After Andersonville's Dutch-inspired Vincent, West Town's Leopold is the second restaurant to open in the last half year representing a semiobscure northern European cuisine. But as a server hastily explained one night in this crowded sliver of a storefront, the concept is only "kind of Belgian." But while chef Jeffrey Hedin's concise menu does throw a few curveballs, it also includes primary touchstones of that country's cuisine: mussels, fries, rabbit, varied applications of mustard, and of course brussels sprouts. Belgians are apparently fond of rabbit, and they'd likely be impressed by Hedin's liver and loin terrine fattened up with pork belly and given a tart counterpoint with a pickled baby-carrot salad. A pudgy soft pretzel baked across the street at La Farine Bakery was cold and stale on the evening after the snowpocalypse, but on a subsequent visit was served soft, hot, and fresh. Less identifiably Belgian dishes vary in consistency just as much. A steak tartare also from Slagel beasts is a departure: big chunks of lush, raw strip, slicked with egg yolk and served alongside some bracing roughage in frisee dressed with mustard vinaigrette. After all that, a simple, crispy, minimally and expertly cooked waffle with maple gelato and bourbon butter sauce and a luxurious scoop of Black Dog malt gelato is an obvious but winning way to end a meal here. It makes me wonder what could be if Leopold fully committed to the country it's inspired by. —Mike Sula 1450 W. Chicago, 312-348-1028, leopoldchicago.com. Dinner: Sunday, Tuesday-Saturday. Closed Monday. Open late: Friday & Saturday till 1; Sunday, Tuesday-Thursday till 11.

Seadog Sushi Bar | $$

This West Town outfit housed in a cozily narrow space split into two rooms delivers the standard sushi-bar lineup with appreciable execution. Pan-fried gyoza arrived flaky and crisp in a rich sauce that helped mask an unassuming vegetable and shrimp filling. The carpaccio appetizer—a special the night we were there—delivered a cleaner taste and a more delicate balance, with four quarter-inch slices of hamachi sitting under a sliver of jalapeno and a pinch of garlic, fried shallot, drizzled with olive oil and lime juice. The surprise stunner on the plate was a small salad—a deliciously simple mix of greens tossed in a light ginger dressing. If it's this classic Japanese taste you're after, stick to the nigiri and sushi. The fatty hamachi and namesake (fresh salmon) come as fresh as we're able to enjoy here in Chicago.
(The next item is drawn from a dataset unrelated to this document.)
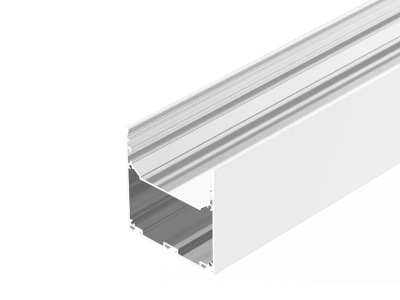Накладной алюминиевый профиль купить в Москве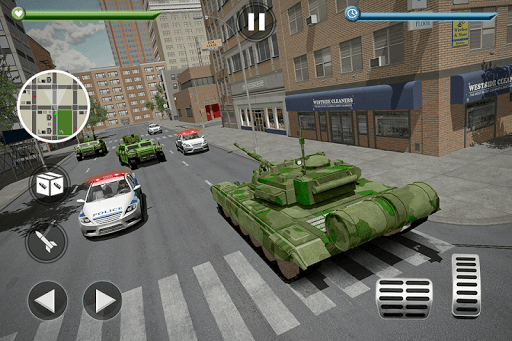 Real Gangster Vegas Crime Game for PC screenshot 3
The maki is similarly plain, with just the right amount of rice to carry but not overwhelm the ingredients. Avocado maki was plump with slices of the perfectly ripe fruit, and spicy tuna maki packed large chunks of fish in a surprisingly spicy sauce. The Seadog Tower stacked thinly sliced rolls like a pyramid, combining asparagus tempura, smoked salmon, white fish, and cheese for a creamy, saturated taste further confused by the ginger-yogurt dipping sauce. Mango, daikon, strawberry, and soft-shell crab achieved similar results in the Tango roll, which was served drowning in a sticky sweet-and-sour sauce. —Emily Withrow 1500 W. Division, 773-235-8100, seadogsushibar.com. Dinner: seven days. Open late: Tuesday-Saturday till midnight, Sunday-Monday till 11.